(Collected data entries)
================================
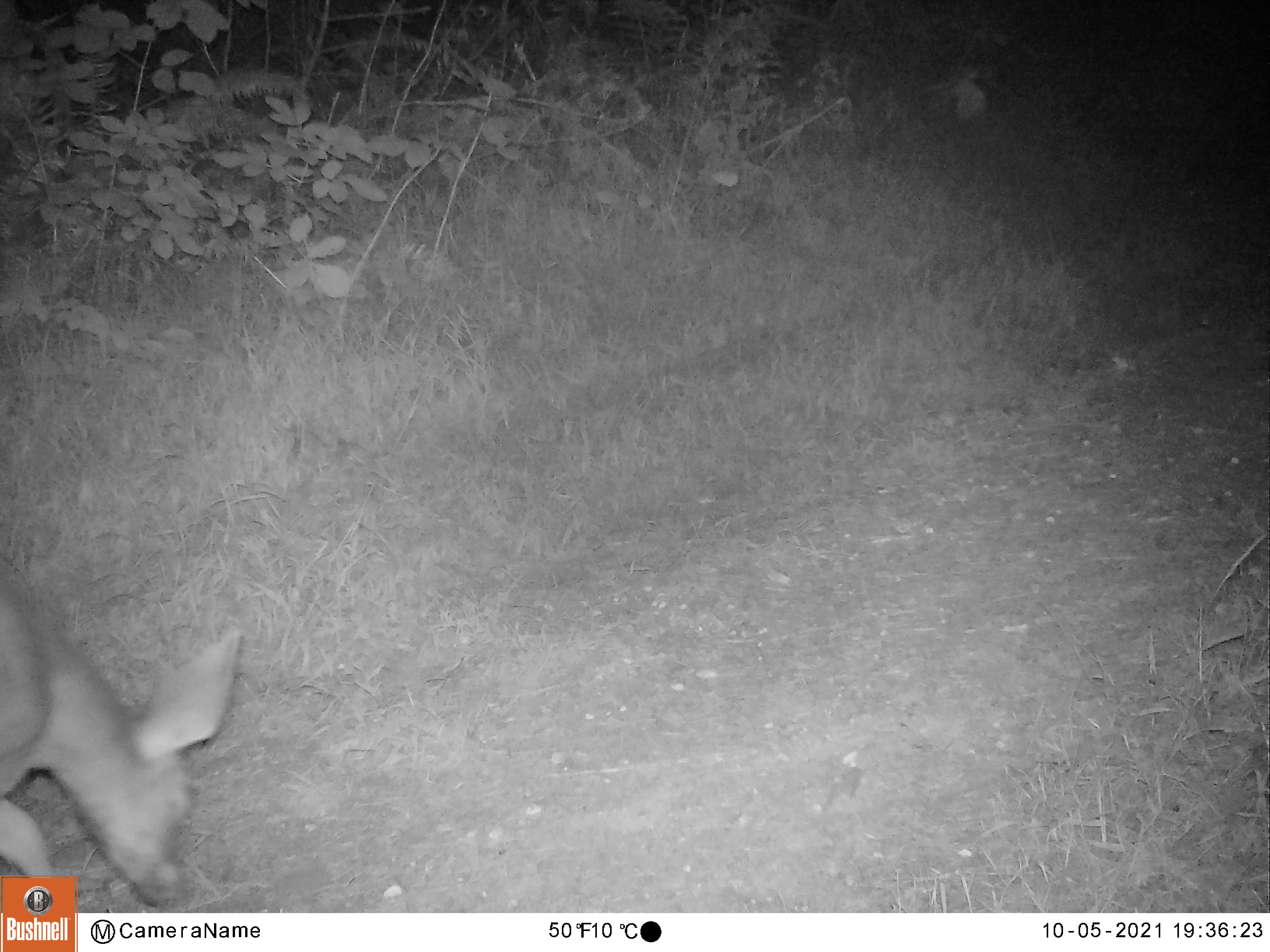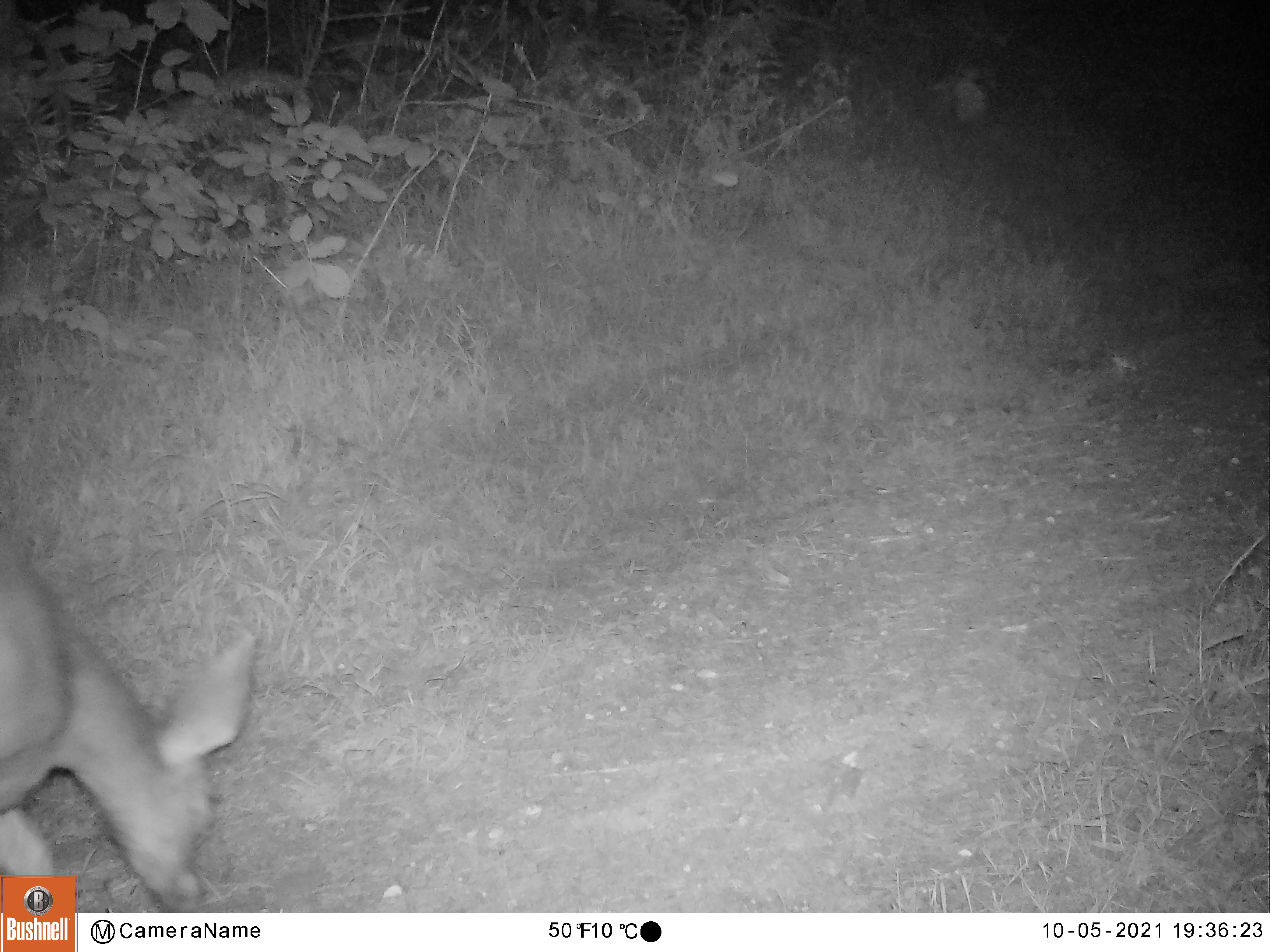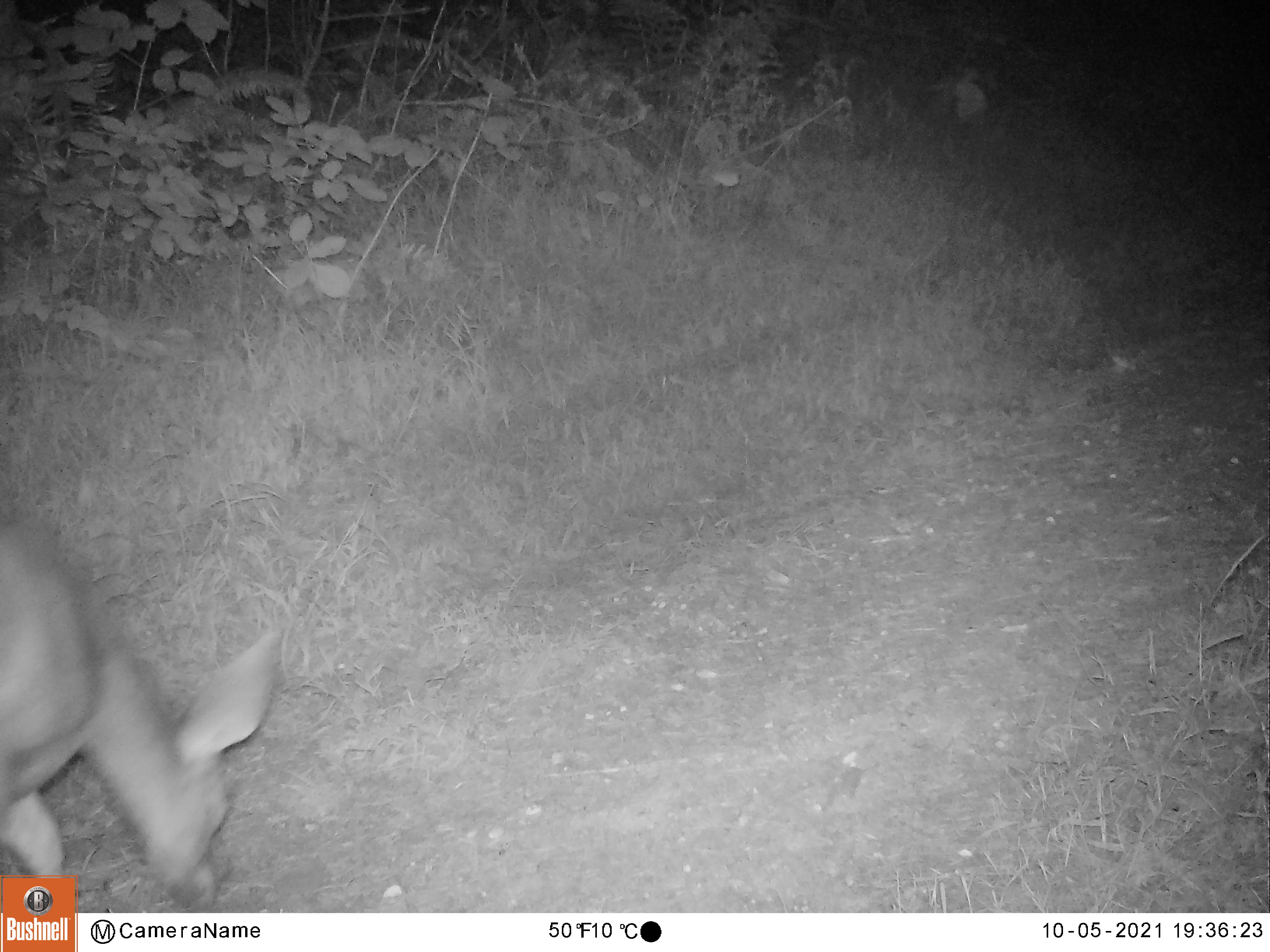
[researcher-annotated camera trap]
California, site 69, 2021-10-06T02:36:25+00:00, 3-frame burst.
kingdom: Animalia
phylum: Chordata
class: Mammalia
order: Artiodactyla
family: Cervidae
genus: Odocoileus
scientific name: Odocoileus hemionus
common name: mule deer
Mule deer (Odocoileus hemionus).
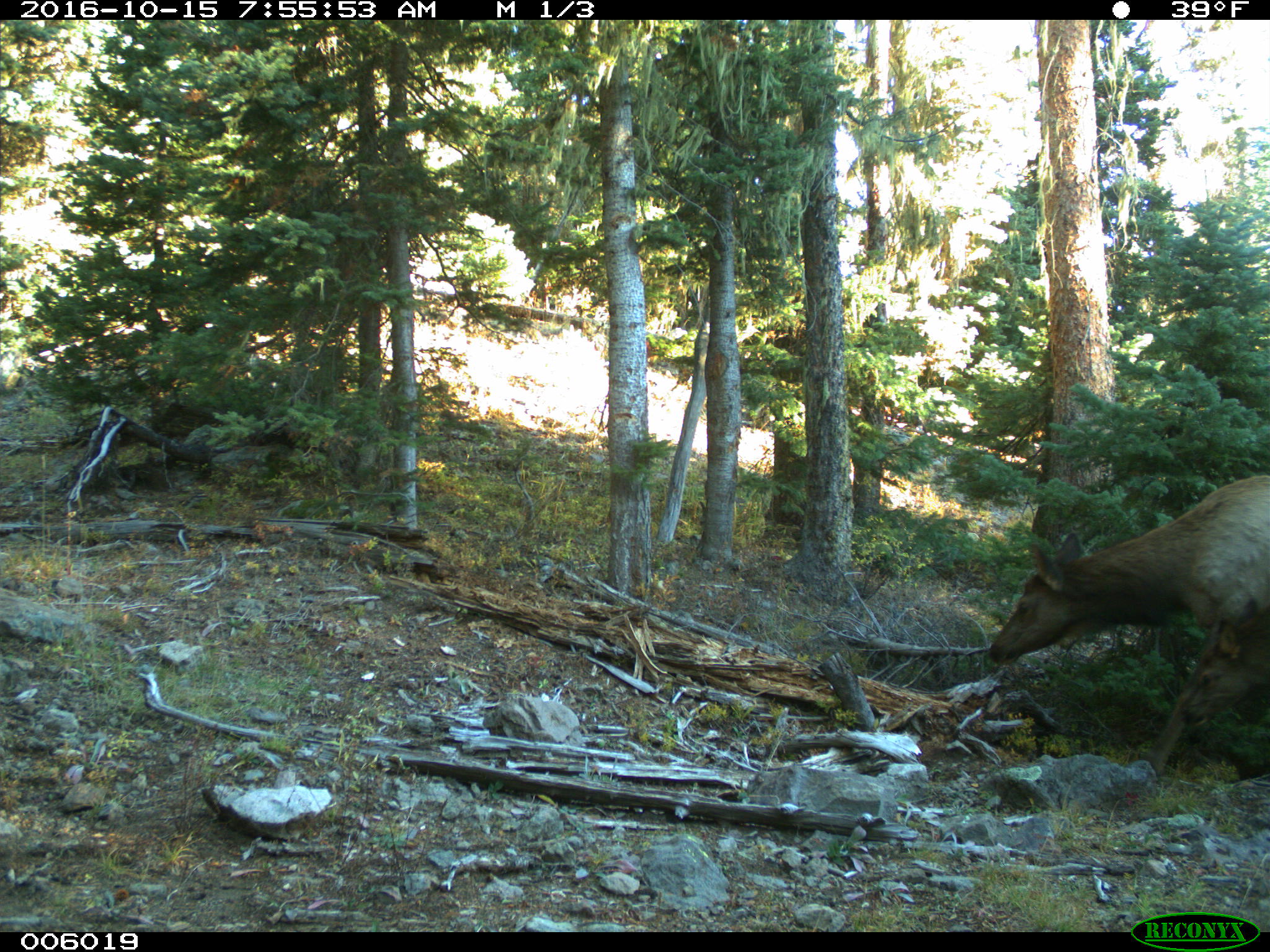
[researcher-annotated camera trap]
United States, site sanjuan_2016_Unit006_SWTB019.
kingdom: Animalia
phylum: Chordata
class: Mammalia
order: Artiodactyla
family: Cervidae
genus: Cervus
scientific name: Cervus elaphus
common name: red deer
================================
**What you should do:** Retype each line above exactly. Leave the images out.

**Written answer:**
[researcher-annotated camera trap]
California, site 69, 2021-10-06T02:36:25+00:00, 3-frame burst.
kingdom: Animalia
phylum: Chordata
class: Mammalia
order: Artiodactyla
family: Cervidae
genus: Odocoileus
scientific name: Odocoileus hemionus
common name: mule deer
Mule deer (Odocoileus hemionus).
[researcher-annotated camera trap]
United States, site sanjuan_2016_Unit006_SWTB019.
kingdom: Animalia
phylum: Chordata
class: Mammalia
order: Artiodactyla
family: Cervidae
genus: Cervus
scientific name: Cervus elaphus
common name: red deer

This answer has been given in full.